Wednesday, April 9, 2014

Hunter loses another battle with a wall, exits with left knee contusion


DETROIT — The residuals of throwing his body around like a 29-year-old in the playoffs lingered well into the offseason for Torii Hunter.

Former manager Jim Leyland may have said Hunter was the toughest player he’d ever managed, but the 38-year-old outfielder didn’t feel right until almost the new year, and joked in January that he figured he’d go to spring training at “like 92 percent.”

“There’s no such thing as 100,” he said at the time.

Especially at his age.

Hunter can joke all he wants about being 29 — again — but the reality is that things are going to linger with him longer than they would have in his younger days.

Things like the postseason pounding he put on his own body.

Things like Tuesday’s bang-up, when he slid awkwardly into the wall at Dodger Stadium, chasing after a second-inning foul fly. He appeared to bang his knee into the base of the wall, and stayed down.

He remained in the game for two more innings, leaving before the fifth inning with what was called a left knee contusion by the team. Manager Brad Ausmus told reporters he'd probably rest Hunter for Wednesday's game.

"I don't like little fences. Little fences are dangerous," Hunter told reporters, saying that Tuesday's collision "hurt worse" than his postseason incident.

Hunter is officially ‘day-to-day — and that very well may be the case. 

The percentages, though, at Hunter’s age, say that’s probably not all that logical to expect.

Just look at how long it took to recover from two such instances in the postseason.

First, Hunter jammed his shoulder diving after a ball off the bat of Coco Crisp in the American League Division Series.

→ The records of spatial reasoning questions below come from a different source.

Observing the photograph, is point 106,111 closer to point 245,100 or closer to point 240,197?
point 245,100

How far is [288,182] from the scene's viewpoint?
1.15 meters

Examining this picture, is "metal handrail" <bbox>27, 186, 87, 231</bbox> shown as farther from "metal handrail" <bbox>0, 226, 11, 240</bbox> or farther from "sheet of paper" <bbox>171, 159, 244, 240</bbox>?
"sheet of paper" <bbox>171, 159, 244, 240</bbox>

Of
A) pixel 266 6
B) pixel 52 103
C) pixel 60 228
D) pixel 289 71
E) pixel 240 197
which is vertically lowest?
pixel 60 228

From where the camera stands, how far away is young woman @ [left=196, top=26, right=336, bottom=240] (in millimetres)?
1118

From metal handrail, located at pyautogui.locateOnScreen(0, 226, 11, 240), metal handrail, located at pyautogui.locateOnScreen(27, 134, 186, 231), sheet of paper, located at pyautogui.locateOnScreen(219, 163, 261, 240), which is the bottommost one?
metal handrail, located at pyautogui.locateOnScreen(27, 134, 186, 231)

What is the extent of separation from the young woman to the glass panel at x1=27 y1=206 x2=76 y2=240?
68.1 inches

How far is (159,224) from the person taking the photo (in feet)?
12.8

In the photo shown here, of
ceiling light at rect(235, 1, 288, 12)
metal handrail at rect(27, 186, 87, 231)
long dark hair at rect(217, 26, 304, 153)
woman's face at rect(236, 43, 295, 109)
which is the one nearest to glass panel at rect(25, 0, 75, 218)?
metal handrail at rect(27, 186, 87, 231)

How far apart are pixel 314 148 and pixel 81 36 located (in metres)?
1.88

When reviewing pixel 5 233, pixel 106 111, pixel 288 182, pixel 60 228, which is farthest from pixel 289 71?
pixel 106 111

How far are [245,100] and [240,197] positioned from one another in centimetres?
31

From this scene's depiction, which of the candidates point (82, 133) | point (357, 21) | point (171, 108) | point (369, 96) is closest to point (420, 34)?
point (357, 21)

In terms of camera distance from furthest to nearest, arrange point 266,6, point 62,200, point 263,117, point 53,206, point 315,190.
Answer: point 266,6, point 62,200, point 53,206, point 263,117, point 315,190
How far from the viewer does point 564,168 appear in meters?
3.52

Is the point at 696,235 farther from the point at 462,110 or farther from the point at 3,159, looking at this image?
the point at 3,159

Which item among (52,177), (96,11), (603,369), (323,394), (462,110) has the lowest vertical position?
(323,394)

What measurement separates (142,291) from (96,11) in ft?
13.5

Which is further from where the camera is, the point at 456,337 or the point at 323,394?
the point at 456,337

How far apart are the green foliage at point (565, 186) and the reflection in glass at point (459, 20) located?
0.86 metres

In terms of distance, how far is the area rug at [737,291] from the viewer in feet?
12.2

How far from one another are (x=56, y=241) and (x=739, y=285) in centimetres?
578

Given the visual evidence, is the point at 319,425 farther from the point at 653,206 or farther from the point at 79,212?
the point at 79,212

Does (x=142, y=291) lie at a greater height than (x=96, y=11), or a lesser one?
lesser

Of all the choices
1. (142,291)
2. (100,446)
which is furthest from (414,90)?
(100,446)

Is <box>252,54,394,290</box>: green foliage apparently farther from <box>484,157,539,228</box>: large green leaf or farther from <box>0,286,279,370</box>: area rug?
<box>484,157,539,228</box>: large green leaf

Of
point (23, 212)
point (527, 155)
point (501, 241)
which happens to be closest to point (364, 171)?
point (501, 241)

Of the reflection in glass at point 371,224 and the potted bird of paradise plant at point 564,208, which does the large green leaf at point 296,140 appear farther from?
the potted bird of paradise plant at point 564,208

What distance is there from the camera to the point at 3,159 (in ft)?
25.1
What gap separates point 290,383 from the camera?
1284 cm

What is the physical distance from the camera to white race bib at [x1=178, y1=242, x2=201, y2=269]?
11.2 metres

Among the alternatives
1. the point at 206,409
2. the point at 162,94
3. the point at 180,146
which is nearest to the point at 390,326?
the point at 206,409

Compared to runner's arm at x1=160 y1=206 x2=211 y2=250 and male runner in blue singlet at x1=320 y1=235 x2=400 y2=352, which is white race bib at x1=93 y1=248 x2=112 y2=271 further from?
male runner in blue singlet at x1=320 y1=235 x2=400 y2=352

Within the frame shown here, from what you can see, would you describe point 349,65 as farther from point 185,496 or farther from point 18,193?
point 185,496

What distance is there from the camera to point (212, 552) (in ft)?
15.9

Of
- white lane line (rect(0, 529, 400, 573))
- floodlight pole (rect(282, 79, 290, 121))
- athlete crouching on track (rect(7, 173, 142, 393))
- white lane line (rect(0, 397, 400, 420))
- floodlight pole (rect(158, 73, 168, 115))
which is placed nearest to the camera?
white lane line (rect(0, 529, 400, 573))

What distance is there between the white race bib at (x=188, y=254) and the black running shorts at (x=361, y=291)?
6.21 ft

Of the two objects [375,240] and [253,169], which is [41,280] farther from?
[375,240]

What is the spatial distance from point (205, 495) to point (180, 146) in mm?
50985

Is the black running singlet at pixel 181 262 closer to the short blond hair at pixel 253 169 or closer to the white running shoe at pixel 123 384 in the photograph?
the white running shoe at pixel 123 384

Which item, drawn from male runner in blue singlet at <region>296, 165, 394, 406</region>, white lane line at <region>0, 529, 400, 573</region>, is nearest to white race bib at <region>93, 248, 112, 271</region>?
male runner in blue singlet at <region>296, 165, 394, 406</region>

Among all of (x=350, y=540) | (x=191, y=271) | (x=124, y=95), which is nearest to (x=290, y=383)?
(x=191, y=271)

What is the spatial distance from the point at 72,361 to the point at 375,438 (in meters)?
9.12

Then he made the infamous flip — “I went over like a bat out of hell. It was crazy,” he said — into the Fenway Park bullpens, trying to track down David Ortiz’s grand slam.

“It took me until actually a couple weeks ago. Maybe three or four weeks ago,” said Hunter in January. He was getting Toradol injections for his shoulder, even before he took the concussion-inducing tumble over the wall at Fenway. “My lower back — I had so many issues. I was getting up for a month and a half like, ‘Baby, my back!’ Like ‘Baby, my back, my shoulder, my ankles!’”

Chances are, even if Hunter’s current issue is an order of magnitude less than the ones that hampered him in the offseason, the team will be careful with him, choosing to err on the side of caution.

There may be more more of an emphasis on protecting Hunter, as he approaches the age of 40.

Even new manager Brad Ausmus inserted a word of that type of caution Sunday, when talking about Hunter’s hot start.

“The one thing with Torii, with his age, you want to make sure he gets rest, but the plus to the off days we have early in the season is that he gets rest, and can pretty much play every games. If we’re in a stretch of 15 straight games, even if Torii’s hot, we’re probably going to have to take him out of the lineup to rest him. I guess if he’s going to be hot, it’s good that we have some off days to rest him.”